▸ Given instruction 1
In the post on test estimation, replace "tester" with "QA engineer" and reproduce the part that opens with the words containing "Let's think about this" and closes with "is that so?".

▸ Provided passage
------

Let's think about this for a second: How come a developer can easily calculate implementation time, but why a tester always scratch his (or her) head when asked to provide time needed to stabilize the software?  Why is test estimate so difficult and elusive to figure out?  In my opinion, I think accurate prediction of software testing is one of the the most complex problems in software development.  Alan Page has a great post about test guesstimation, which I think summarize this problem very well.  But I think this topic deserves more scrutiny and hence this post.

Why is that so?

First, let's think about what's being asked of a tester when (s)he is involved in a typical software development project:

  1. Think about test methodologies
  2. Write up test plan
  3. Document test scenarios and test cases
  4. Implement test automation, test tools
  5. Execute tests, find bugs
  6. Investigate bugs
  7. Resolve bugs
  8. Regress bugs
  9. Repeat step 4-8 until one of these two things occurs -- run out of time or no new bug is found.

------

▸ Stored items
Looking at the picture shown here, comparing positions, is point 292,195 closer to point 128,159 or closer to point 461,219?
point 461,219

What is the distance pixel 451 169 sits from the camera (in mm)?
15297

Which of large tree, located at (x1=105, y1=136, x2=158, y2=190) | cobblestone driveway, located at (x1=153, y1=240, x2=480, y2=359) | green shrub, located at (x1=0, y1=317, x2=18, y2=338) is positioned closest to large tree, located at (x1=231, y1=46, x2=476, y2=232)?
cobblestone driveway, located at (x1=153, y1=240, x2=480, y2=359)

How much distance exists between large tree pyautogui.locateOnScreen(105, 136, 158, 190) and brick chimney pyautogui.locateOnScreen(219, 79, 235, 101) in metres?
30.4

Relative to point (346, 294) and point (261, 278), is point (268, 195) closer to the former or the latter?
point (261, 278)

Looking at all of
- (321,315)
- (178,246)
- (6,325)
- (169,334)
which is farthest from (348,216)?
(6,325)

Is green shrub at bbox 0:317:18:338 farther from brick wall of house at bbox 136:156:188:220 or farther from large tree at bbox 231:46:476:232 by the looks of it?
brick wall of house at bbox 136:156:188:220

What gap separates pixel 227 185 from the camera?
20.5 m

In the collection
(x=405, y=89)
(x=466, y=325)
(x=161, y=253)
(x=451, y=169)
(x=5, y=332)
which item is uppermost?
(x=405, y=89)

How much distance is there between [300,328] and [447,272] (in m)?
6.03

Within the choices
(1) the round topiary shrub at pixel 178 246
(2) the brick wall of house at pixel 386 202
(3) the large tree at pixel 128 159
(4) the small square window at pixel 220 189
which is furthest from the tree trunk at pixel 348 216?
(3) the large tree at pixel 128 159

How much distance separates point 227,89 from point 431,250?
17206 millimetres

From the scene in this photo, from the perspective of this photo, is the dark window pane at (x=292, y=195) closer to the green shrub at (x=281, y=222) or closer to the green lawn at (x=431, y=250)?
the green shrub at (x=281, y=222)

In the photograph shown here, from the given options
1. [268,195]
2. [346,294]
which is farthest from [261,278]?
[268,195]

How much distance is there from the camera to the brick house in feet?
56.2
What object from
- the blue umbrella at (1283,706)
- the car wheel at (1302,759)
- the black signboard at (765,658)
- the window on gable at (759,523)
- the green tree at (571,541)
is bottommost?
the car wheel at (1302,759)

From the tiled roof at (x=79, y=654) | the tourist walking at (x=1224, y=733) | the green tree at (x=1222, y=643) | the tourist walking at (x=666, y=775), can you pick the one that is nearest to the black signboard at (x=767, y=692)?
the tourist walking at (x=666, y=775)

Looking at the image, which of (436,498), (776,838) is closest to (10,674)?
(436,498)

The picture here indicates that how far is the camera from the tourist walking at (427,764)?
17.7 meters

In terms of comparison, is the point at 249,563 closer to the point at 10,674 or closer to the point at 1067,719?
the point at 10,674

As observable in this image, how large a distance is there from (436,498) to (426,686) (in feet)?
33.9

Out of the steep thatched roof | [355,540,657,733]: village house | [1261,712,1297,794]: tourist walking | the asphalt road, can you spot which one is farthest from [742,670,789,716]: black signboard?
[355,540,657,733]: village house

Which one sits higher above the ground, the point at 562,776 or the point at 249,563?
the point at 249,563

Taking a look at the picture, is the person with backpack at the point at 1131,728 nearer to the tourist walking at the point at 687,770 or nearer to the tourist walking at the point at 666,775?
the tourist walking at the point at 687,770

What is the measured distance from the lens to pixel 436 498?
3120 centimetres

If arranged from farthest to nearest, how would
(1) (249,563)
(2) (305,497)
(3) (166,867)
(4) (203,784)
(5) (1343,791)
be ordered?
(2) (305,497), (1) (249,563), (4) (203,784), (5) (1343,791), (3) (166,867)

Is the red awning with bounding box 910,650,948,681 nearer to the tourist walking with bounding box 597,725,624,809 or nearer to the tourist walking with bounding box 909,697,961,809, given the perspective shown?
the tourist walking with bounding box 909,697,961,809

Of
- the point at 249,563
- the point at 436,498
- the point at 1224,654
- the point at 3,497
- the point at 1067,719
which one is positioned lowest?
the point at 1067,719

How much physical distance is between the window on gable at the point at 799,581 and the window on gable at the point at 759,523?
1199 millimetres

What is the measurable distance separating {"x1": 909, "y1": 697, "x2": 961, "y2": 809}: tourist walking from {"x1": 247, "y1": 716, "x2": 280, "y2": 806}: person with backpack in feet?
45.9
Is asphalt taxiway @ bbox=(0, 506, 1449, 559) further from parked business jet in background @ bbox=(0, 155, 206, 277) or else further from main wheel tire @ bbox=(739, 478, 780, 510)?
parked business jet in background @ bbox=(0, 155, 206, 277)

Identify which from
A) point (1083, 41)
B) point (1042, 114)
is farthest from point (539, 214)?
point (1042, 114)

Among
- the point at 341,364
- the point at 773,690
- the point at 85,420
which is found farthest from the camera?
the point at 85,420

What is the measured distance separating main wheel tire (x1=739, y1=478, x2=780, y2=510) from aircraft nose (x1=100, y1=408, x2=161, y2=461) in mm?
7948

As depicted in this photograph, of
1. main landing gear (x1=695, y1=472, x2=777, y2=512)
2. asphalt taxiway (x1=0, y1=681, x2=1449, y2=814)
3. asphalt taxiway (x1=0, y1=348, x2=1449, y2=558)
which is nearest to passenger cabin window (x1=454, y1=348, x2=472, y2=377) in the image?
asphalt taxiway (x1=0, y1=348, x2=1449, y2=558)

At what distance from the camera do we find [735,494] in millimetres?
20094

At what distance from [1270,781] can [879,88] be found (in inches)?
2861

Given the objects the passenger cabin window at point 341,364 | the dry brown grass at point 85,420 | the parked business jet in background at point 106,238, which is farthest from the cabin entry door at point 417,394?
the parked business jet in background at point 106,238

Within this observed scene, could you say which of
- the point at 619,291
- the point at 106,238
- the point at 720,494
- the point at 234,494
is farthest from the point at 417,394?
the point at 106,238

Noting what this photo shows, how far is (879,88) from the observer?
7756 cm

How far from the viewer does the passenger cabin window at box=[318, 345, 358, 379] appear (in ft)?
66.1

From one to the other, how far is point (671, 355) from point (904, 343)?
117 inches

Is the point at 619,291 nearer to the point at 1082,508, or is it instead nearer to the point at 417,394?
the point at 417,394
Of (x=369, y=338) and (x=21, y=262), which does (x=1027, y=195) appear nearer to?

------

▸ Given instruction 2
Reproduce verbatim the stored items from the line containing "Is the point at 619,291" through the end of the stored items.

▸ Right answer 1
Let's think about this for a second: How come a developer can easily calculate implementation time, but why a QA engineer always scratch his (or her) head when asked to provide time needed to stabilize the software?  Why is test estimate so difficult and elusive to figure out?  In my opinion, I think accurate prediction of software testing is one of the the most complex problems in software development.  Alan Page has a great post about test guesstimation, which I think summarize this problem very well.  But I think this topic deserves more scrutiny and hence this post.

Why is that so?

▸ Right answer 2
Is the point at 619,291 nearer to the point at 1082,508, or is it instead nearer to the point at 417,394?
the point at 417,394
Of (x=369, y=338) and (x=21, y=262), which does (x=1027, y=195) appear nearer to?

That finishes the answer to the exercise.